##### Records #####

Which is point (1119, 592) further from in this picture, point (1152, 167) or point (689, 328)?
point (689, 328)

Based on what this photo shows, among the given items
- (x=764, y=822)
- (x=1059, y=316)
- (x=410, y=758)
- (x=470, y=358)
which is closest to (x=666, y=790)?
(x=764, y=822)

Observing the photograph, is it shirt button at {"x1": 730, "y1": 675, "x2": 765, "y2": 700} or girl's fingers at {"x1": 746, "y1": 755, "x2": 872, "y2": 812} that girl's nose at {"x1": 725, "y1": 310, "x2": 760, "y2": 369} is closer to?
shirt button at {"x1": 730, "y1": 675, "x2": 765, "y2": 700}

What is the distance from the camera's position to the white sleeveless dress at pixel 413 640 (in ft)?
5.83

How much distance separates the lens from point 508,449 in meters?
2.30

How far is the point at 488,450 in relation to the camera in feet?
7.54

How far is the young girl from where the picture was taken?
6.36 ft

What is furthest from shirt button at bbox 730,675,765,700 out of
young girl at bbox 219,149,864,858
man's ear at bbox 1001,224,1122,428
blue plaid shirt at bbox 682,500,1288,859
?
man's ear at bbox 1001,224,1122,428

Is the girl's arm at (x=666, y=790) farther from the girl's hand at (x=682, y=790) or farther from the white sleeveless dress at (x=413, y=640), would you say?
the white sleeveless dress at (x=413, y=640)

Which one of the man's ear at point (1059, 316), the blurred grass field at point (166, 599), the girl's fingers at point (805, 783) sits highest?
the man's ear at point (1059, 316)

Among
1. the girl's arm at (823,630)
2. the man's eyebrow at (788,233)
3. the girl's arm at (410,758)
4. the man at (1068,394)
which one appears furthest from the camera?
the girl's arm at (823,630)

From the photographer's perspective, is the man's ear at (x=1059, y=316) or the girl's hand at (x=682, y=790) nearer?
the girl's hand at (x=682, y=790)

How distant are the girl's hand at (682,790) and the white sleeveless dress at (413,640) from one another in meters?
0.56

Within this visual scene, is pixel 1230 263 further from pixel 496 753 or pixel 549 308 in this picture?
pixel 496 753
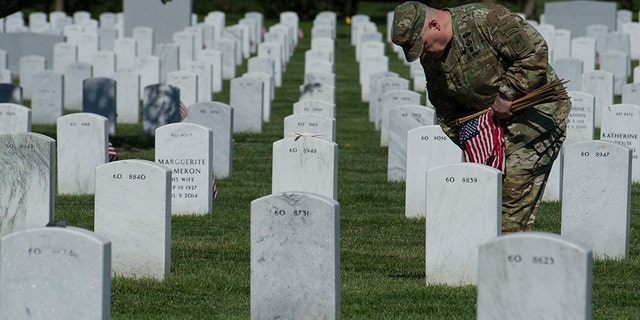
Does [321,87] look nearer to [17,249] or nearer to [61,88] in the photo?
[61,88]

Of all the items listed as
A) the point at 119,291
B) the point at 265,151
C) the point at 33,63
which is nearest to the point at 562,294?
the point at 119,291

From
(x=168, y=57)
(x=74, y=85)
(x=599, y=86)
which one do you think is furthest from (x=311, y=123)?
(x=168, y=57)

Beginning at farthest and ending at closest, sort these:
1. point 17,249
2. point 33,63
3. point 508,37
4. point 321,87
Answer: point 33,63 < point 321,87 < point 508,37 < point 17,249

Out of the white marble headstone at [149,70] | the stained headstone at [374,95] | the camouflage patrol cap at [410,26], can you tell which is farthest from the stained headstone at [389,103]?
the camouflage patrol cap at [410,26]

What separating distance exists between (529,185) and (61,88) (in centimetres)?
1247

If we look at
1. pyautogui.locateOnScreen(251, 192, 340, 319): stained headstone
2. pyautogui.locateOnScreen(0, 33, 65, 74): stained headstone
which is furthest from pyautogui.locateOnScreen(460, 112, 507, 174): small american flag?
pyautogui.locateOnScreen(0, 33, 65, 74): stained headstone

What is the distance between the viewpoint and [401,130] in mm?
13805

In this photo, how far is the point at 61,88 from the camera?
64.6ft

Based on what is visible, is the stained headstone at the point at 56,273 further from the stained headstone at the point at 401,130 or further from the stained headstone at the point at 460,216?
the stained headstone at the point at 401,130

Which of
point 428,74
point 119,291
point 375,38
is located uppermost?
point 375,38

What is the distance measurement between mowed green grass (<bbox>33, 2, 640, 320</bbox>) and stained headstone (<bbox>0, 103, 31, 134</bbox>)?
1090mm

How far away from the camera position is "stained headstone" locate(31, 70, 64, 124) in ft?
64.3

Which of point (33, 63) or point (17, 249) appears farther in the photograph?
point (33, 63)

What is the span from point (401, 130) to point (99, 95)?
6.14m
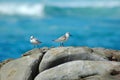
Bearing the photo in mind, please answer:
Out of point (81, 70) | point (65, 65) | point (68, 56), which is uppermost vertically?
point (68, 56)

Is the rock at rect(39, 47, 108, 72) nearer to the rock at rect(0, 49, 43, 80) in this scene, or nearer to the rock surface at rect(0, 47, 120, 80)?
the rock surface at rect(0, 47, 120, 80)

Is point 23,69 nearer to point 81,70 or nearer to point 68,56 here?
point 68,56

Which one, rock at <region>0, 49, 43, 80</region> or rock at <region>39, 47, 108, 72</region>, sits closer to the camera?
rock at <region>39, 47, 108, 72</region>

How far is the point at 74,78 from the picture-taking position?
2078 centimetres

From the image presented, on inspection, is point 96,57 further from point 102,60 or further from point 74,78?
point 74,78

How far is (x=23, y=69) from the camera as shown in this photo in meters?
22.5

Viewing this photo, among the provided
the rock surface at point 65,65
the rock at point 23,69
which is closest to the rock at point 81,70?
the rock surface at point 65,65

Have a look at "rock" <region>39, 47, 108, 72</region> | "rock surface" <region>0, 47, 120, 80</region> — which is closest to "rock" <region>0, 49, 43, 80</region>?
"rock surface" <region>0, 47, 120, 80</region>

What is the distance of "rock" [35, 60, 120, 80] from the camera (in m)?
20.6

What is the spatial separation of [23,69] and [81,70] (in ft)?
9.84

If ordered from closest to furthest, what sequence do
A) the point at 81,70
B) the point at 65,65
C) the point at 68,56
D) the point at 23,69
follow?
1. the point at 81,70
2. the point at 65,65
3. the point at 68,56
4. the point at 23,69

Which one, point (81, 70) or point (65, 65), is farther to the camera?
point (65, 65)

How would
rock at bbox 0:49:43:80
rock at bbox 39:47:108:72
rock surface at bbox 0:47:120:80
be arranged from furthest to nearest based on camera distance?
1. rock at bbox 0:49:43:80
2. rock at bbox 39:47:108:72
3. rock surface at bbox 0:47:120:80

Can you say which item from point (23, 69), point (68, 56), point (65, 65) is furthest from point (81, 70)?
point (23, 69)
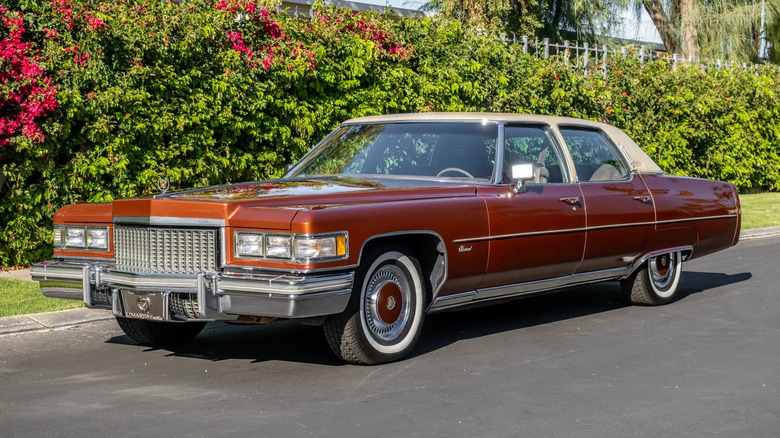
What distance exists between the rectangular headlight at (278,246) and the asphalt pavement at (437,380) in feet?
2.45

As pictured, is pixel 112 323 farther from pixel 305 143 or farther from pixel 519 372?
pixel 305 143

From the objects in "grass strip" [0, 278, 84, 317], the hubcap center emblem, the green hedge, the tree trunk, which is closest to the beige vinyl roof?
the hubcap center emblem

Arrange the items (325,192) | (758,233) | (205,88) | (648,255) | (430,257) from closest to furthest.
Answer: (325,192), (430,257), (648,255), (205,88), (758,233)

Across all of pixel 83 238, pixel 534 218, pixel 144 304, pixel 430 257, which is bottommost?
pixel 144 304

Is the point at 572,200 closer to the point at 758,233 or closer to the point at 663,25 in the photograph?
the point at 758,233

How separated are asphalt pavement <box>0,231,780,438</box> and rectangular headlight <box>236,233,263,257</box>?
74 cm

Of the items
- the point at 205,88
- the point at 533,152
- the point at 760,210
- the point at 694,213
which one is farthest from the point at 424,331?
the point at 760,210

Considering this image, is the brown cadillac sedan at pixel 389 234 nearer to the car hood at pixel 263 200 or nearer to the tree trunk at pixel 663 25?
the car hood at pixel 263 200

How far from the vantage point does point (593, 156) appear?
8.63m

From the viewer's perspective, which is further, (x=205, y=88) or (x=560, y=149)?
(x=205, y=88)

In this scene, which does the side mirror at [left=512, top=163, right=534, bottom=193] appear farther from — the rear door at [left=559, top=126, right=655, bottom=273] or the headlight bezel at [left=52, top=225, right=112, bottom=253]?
the headlight bezel at [left=52, top=225, right=112, bottom=253]

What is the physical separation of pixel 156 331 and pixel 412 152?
2.24m

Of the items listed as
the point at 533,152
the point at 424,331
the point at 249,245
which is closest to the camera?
the point at 249,245

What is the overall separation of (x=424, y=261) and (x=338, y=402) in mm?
1524
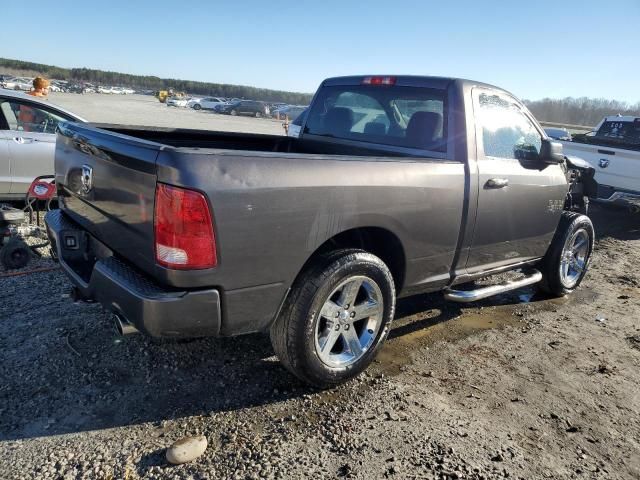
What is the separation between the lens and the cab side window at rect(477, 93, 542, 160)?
3791mm

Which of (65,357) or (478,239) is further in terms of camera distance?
(478,239)

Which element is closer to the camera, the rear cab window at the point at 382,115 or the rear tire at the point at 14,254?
the rear cab window at the point at 382,115

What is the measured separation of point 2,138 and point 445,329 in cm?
572

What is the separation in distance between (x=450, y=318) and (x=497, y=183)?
131 centimetres

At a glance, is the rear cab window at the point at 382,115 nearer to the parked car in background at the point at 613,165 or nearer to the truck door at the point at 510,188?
the truck door at the point at 510,188

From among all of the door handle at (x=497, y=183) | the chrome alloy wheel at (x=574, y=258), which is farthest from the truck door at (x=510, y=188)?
the chrome alloy wheel at (x=574, y=258)

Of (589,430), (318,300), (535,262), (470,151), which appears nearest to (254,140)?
(470,151)

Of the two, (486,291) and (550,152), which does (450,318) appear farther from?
(550,152)

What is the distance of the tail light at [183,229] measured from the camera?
2258 millimetres

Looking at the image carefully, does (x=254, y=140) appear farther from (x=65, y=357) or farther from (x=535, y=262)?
(x=535, y=262)

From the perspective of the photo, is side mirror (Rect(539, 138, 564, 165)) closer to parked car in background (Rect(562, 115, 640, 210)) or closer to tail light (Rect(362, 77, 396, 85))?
tail light (Rect(362, 77, 396, 85))

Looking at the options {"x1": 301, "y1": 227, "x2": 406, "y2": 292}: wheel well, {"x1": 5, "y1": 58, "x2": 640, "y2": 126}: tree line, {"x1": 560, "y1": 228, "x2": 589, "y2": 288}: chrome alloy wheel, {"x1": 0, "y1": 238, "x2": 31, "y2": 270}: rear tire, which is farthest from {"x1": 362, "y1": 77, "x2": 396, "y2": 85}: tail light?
{"x1": 5, "y1": 58, "x2": 640, "y2": 126}: tree line

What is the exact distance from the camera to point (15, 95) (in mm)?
6258

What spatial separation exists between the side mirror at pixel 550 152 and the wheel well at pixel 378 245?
1.66 m
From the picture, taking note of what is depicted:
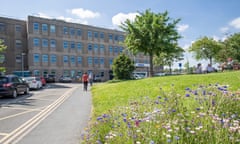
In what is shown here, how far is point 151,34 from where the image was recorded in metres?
31.2

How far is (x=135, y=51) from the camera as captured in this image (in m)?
32.7

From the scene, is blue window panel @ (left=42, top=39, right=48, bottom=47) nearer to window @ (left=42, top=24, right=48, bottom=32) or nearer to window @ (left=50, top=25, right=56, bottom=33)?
window @ (left=42, top=24, right=48, bottom=32)

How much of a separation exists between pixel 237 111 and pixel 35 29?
175 ft

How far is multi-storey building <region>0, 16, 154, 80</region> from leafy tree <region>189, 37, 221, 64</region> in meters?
23.4

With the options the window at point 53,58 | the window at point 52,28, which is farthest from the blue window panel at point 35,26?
the window at point 53,58

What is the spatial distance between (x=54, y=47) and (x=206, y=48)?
3546 cm

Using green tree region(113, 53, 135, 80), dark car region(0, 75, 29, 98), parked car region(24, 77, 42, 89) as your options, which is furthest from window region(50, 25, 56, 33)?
dark car region(0, 75, 29, 98)

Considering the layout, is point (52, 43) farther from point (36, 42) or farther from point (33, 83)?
point (33, 83)

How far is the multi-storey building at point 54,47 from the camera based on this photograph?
52.2 meters

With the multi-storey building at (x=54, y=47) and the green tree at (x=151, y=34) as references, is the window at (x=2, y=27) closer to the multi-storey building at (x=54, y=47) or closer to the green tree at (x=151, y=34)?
the multi-storey building at (x=54, y=47)

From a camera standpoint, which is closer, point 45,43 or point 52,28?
point 45,43

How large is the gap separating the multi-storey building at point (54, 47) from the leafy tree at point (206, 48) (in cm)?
2335

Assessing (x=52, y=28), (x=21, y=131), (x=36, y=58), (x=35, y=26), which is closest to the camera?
(x=21, y=131)

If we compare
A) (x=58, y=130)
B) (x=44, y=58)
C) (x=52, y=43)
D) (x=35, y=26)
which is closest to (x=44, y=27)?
(x=35, y=26)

#####

Problem:
Reproduce the records word for word, from the line containing "Is the point at 572,200" through the line containing "131 centimetres", including both of those lines. Omit the pictures.

In response:
Is the point at 572,200 closer to the point at 758,233 or closer to the point at 663,25 in the photograph?
the point at 758,233

How separated are asphalt pavement <box>0,231,780,438</box> and rectangular headlight <box>236,233,263,257</box>?
74 cm

Of the items
- the point at 205,88
- the point at 533,152
- the point at 760,210
- the point at 694,213
which one is farthest from the point at 424,331?
the point at 760,210

Considering this image, is the brown cadillac sedan at pixel 389 234 nearer to the car hood at pixel 263 200 or nearer to the tree trunk at pixel 663 25?
the car hood at pixel 263 200

How far from the vantage point does point (593, 156) appear?
8.63m

From the viewer's perspective, which is further, (x=205, y=88) or (x=560, y=149)?
(x=205, y=88)

In this scene, which does the side mirror at [left=512, top=163, right=534, bottom=193] appear farther from — the rear door at [left=559, top=126, right=655, bottom=273] or the headlight bezel at [left=52, top=225, right=112, bottom=253]?
the headlight bezel at [left=52, top=225, right=112, bottom=253]

What is the physical separation of pixel 156 331 and pixel 412 152?
2.24m

Of the items listed as
the point at 533,152
the point at 424,331
the point at 249,245
which is closest to the camera?
the point at 249,245

What is the overall separation of (x=424, y=261) and (x=338, y=402) in mm?
1524
What is the separation between the lens and the cab side window at rect(477, 93, 542, 160)?
3791mm

Which of (65,357) or (478,239) is further in terms of camera distance?
(478,239)

Which element is closer to the camera, the rear cab window at the point at 382,115 or the rear tire at the point at 14,254?
the rear cab window at the point at 382,115

What is the measured separation of point 2,138 and point 445,329 in cm?
572

What is the separation in distance between (x=450, y=318) and (x=497, y=183)?
131 centimetres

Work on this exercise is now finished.